The top-level location of the `episodedetails` data is saved in the variable below:


In [1]:
dvd_episode_location = 'https://www.thetvdb.com/series/invader-zim/seasons/dvd/1'


Let’s use this location to save the HTML page to the `html` variable:


In [2]:

import requests

response = requests.get(dvd_episode_location)
html = response.content.decode()

We expect to find one `table` in this document:


In [3]:
from bs4 import BeautifulSoup

soup = BeautifulSoup(html, 'html.parser')

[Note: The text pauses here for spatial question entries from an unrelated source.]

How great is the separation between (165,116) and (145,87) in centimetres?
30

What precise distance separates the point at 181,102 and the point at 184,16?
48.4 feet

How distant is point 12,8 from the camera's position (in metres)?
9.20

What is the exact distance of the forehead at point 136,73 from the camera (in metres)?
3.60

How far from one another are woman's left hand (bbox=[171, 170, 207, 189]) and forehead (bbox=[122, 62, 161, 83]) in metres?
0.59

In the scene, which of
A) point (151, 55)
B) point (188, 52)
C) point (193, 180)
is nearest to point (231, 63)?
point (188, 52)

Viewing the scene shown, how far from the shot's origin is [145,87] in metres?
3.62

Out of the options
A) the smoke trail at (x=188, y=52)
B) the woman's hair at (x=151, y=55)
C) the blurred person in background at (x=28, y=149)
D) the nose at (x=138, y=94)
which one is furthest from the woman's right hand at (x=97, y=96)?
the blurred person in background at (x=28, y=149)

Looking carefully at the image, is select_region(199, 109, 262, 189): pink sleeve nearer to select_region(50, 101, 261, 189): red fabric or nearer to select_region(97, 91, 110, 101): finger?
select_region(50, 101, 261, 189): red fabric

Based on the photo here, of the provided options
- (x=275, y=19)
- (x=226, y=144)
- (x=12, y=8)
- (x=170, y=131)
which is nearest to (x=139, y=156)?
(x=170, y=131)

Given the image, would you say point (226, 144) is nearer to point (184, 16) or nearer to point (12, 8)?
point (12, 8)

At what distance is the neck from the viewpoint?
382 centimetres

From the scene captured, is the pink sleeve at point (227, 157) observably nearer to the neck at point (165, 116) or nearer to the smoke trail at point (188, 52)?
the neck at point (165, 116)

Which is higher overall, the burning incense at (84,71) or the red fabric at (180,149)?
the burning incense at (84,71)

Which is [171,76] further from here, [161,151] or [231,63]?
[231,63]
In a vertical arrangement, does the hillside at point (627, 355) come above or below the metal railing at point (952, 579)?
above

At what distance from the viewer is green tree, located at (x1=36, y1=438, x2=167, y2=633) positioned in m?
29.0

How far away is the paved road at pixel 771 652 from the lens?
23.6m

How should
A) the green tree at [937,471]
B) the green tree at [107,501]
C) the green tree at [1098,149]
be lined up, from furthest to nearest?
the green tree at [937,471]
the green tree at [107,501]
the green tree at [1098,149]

table = soup.find('table')

We then invoke Jupyter `IPython` magic to display this table:


In [4]:
from IPython.core.display import display, HTML

display(HTML(table.decode()))

Unnamed: 0,Name,First Aired,Runtime,Image,Certified
S01E01,The Nightmare Begins,"March 30, 2001 Nickelodeon",30,,
S01E02,Bestest Friend,"April 13, 2001 Nickelodeon",30,,
S01E02,NanoZIM,"April 13, 2001 Nickelodeon",30,,
S01E03,Parent Teacher Night,"April 6, 2001 Nickelodeon",30,,
S01E03,Walk of Doom,"April 6, 2001 Nickelodeon",30,,
S01E04,Germs,"April 20, 2001 Nickelodeon",30,,
S01E04,Dark Harvest,"April 20, 2001 Nickelodeon",30,,
S01E05,The Wettening,"April 27, 2001 Nickelodeon",30,,
S01E05,Attack of the Saucer Morons,"April 27, 2001 Nickelodeon",30,,
S01E06,Career Day,"May 4, 2001 Nickelodeon",30,,


## the episode data and media file rendering

The episode data and media file rendering present the following challenges:

**One episode can contain two shows.** The table is listing duplicate episodes because one episode can span two shows (e.g. S01E15 has shows “Future Dib” and “Mysterious Mysteries”).

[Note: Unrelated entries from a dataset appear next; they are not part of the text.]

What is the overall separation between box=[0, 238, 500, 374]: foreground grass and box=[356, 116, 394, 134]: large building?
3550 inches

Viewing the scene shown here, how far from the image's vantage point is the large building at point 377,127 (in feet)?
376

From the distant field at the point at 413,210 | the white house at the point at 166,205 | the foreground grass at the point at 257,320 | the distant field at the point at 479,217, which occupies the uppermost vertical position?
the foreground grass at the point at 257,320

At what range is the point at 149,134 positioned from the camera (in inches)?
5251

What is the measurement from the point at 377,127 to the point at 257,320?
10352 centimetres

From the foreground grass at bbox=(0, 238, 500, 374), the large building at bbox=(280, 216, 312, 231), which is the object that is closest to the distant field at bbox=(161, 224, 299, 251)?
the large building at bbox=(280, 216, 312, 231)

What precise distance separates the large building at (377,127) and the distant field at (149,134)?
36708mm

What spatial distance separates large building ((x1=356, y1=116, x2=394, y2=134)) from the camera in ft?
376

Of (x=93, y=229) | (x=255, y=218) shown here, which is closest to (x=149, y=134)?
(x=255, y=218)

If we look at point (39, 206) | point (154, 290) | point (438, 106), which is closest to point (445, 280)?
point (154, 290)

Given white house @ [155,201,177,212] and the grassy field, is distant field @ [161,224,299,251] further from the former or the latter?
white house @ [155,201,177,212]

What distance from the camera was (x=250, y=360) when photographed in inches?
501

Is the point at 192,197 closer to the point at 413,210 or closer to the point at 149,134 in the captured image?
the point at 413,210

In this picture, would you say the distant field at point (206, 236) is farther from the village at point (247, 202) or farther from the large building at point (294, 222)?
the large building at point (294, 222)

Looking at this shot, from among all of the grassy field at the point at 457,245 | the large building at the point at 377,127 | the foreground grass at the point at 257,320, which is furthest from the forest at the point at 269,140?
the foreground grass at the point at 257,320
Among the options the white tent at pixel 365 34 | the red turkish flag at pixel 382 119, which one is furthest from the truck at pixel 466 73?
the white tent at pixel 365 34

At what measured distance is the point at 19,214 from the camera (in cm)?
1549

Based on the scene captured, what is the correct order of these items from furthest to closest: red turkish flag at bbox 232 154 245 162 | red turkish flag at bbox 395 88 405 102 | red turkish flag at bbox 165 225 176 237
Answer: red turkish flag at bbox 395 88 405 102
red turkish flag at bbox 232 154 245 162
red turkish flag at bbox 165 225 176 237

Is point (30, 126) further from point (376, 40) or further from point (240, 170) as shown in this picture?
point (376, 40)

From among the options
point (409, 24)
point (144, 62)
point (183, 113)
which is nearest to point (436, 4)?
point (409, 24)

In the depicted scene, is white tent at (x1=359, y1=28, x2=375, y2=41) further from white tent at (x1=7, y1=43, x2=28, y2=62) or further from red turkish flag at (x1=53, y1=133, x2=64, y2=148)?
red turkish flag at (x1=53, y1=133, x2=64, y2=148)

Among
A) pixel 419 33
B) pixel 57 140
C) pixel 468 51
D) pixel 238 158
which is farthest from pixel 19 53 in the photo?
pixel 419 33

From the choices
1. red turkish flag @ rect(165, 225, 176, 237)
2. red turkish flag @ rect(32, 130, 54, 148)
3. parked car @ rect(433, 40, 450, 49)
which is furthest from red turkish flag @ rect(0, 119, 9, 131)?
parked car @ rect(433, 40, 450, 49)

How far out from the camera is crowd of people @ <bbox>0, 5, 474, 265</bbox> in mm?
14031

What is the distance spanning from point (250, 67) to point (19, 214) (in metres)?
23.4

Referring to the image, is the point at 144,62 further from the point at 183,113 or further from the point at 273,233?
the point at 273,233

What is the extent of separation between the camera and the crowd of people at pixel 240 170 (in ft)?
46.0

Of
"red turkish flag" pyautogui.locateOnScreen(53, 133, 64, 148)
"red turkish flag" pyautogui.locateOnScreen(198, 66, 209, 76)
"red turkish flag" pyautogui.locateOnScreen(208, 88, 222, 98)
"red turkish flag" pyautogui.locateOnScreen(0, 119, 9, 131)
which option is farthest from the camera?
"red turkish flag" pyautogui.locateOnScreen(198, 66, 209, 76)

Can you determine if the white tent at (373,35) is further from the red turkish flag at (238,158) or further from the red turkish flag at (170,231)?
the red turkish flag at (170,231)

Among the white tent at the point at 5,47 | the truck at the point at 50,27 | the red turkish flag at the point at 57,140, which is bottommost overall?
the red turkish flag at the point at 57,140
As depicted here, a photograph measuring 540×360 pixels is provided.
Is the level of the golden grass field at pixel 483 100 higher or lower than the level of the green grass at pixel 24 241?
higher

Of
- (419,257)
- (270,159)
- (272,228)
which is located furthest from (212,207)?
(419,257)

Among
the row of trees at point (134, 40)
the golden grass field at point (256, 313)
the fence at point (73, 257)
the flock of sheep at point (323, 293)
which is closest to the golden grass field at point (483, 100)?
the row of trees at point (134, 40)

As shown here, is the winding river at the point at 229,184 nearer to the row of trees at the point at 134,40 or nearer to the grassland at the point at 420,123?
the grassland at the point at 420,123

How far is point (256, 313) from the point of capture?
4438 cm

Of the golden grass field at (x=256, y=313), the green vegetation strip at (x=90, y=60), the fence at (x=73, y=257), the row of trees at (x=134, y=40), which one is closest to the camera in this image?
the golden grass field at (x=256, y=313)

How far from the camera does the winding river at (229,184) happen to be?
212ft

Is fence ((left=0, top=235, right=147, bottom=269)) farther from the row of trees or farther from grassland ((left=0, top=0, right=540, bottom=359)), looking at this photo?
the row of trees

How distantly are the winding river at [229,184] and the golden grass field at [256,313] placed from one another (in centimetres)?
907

**Opening credits do not appear for the second show.** Using something like [FFmpeg](https://github.com/FFmpeg/) to split the DVD files into separate episodes will not work here because opening credits do not appear for the _second_ show. The intention of the DVD authors were to keep two shows under one episode.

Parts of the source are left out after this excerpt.